The ride was an altogether new experience for there was Nicolas, a few days shy of eleven months old, not walking yet, opening his eyes onto the great urb from the enviable vantage point of a stroller. For us it meant cumbersome folding and unfolding of the aforementioned stroller, up and down stairs not meant for anyone other than the fashionable and fast and lithe. The trips were framed by Nicolas' naps, and short. A much-anticipated trip to the Jersey shore felt like little more than driving there, walking down a hundred yards of boardwalk (exactly where, I discovered to my delight afterwards, watching the DVD, the dream episode in the fourth season of The Sopranos was shot,) practically running back to the car the wind was so cold, and driving back.
Short but good, invigorating and fulfilling, as I'd hoped it would be. This was my "vacation" from the 24-hour job of taking care of Dylan and Nicolas, and it had everything I'd wished for: the destination of my dreams, good friends, lots of time to read, see, think. Kris and I have known each other since her junior year at the University of Georgia in Athens, where she was majoring in art history and I an exchange student in the French department teaching beginning French.
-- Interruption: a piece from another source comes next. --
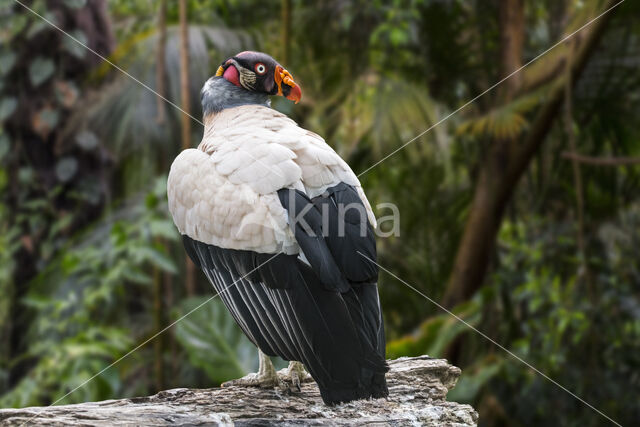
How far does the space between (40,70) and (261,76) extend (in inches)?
105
This was 1989; we've been friends ever since in spite of distances and time and the different worlds we live in.
Earlier today Nicolas and I flew back to Dallas, and left sunny skies and warm temperatures for rain and sleet and a damp cold. Fridman picked us up in one of don Sandro's typical cars, a 1995 Jaguar that has seen better days, and in this case lacks heater and defogger, leaving us to drive through the highways of the city at peak traffic hours as through a fogged-up water mask. This was the second time in his life that I left Dylan, the first only for two days when I had to go to Paris to pick up my visa at the American embassy; he was 13 months old. It was hard leaving him this time around; the trip almost got canceled. At the airport when I came back he saw me and froze, seemingly unsure what to do, then he started to smile, but it was the shadow of a smile, a smile of disbelief, and all my pent-up guilt over leaving him rushed back and slapped me. It lasted forever, that shy impression of a smile. When I finally took him up in my arms he held me tight, hard. These are all my own feelings; his I will never know, the guarded secrets of childhood. I cannot fathom now ever having left him.